> [DATASET ENTRIES]:

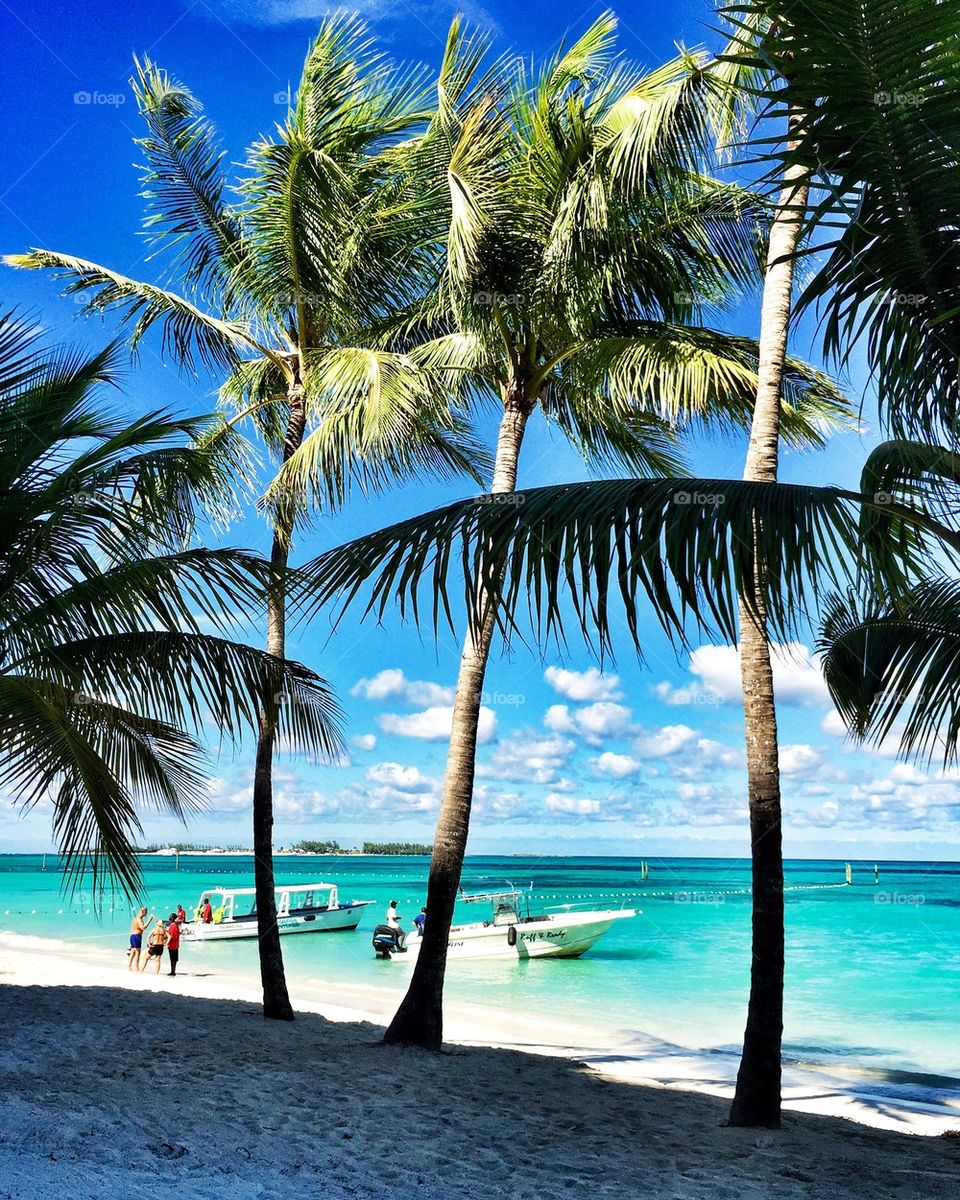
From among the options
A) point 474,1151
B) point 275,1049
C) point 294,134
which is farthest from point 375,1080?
point 294,134

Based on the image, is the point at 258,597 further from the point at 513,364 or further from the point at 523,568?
the point at 513,364

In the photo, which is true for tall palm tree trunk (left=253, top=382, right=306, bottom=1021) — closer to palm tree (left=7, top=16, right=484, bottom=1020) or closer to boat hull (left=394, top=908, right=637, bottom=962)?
palm tree (left=7, top=16, right=484, bottom=1020)

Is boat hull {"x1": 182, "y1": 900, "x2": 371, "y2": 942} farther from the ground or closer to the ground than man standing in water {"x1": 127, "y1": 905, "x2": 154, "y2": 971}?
closer to the ground

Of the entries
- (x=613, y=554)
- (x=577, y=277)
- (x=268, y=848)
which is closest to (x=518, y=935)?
(x=268, y=848)

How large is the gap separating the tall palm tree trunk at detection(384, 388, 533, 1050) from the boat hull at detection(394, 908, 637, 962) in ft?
56.3

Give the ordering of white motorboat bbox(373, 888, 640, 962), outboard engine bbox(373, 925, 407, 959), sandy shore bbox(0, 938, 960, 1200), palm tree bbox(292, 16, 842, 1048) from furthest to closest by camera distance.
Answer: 1. white motorboat bbox(373, 888, 640, 962)
2. outboard engine bbox(373, 925, 407, 959)
3. palm tree bbox(292, 16, 842, 1048)
4. sandy shore bbox(0, 938, 960, 1200)

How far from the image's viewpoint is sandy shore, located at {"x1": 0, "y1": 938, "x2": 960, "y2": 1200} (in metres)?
4.67

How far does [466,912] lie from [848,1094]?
4344 cm

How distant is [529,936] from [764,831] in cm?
2050

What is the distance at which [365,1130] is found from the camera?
18.6 ft

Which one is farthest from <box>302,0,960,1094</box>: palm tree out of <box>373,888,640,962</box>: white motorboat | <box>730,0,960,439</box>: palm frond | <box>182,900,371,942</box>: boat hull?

> [EXERCISE DETAILS]: Rewrite all of the material above, replacing every "boat hull" with "boat bottom" and leaving everything else unchanged. Leave the pictures out.

> [OUTPUT]:
From among the options
A) point 474,1151
B) point 275,1049
C) point 294,134
which is farthest from point 375,1080?
point 294,134

Based on the image, is the point at 258,597 further from the point at 513,364 or further from the point at 523,568?
the point at 513,364

In the photo, which is true for tall palm tree trunk (left=253, top=382, right=306, bottom=1021) — closer to palm tree (left=7, top=16, right=484, bottom=1020) or closer to boat bottom (left=394, top=908, right=637, bottom=962)?
palm tree (left=7, top=16, right=484, bottom=1020)

Is boat bottom {"x1": 182, "y1": 900, "x2": 371, "y2": 942} farther from the ground or closer to the ground than man standing in water {"x1": 127, "y1": 905, "x2": 154, "y2": 971}?
closer to the ground

Of the entries
- (x=613, y=554)
- (x=577, y=277)
- (x=268, y=848)
which is closest to (x=518, y=935)?
(x=268, y=848)

How large is the gap separating the tall palm tree trunk at detection(384, 388, 533, 1050) from the boat bottom at detection(394, 908, 637, 962) in ft?
56.3

Give the ordering of white motorboat bbox(373, 888, 640, 962), outboard engine bbox(373, 925, 407, 959), sandy shore bbox(0, 938, 960, 1200), palm tree bbox(292, 16, 842, 1048) from furthest to closest by camera distance.
Answer: 1. white motorboat bbox(373, 888, 640, 962)
2. outboard engine bbox(373, 925, 407, 959)
3. palm tree bbox(292, 16, 842, 1048)
4. sandy shore bbox(0, 938, 960, 1200)

How far from the image's viewpoint is sandy shore, located at {"x1": 0, "y1": 938, "x2": 960, "y2": 1200} (in metres)?
4.67

How far does [466,912] lie from [848,1094]?
4344 cm

How distant is [529,936] from [764,831] in cm?
2050

What is the distance at which [365,1130] is found from the camera?
18.6 ft

Which one is farthest from <box>302,0,960,1094</box>: palm tree out of <box>373,888,640,962</box>: white motorboat | <box>730,0,960,439</box>: palm frond | <box>182,900,371,942</box>: boat bottom?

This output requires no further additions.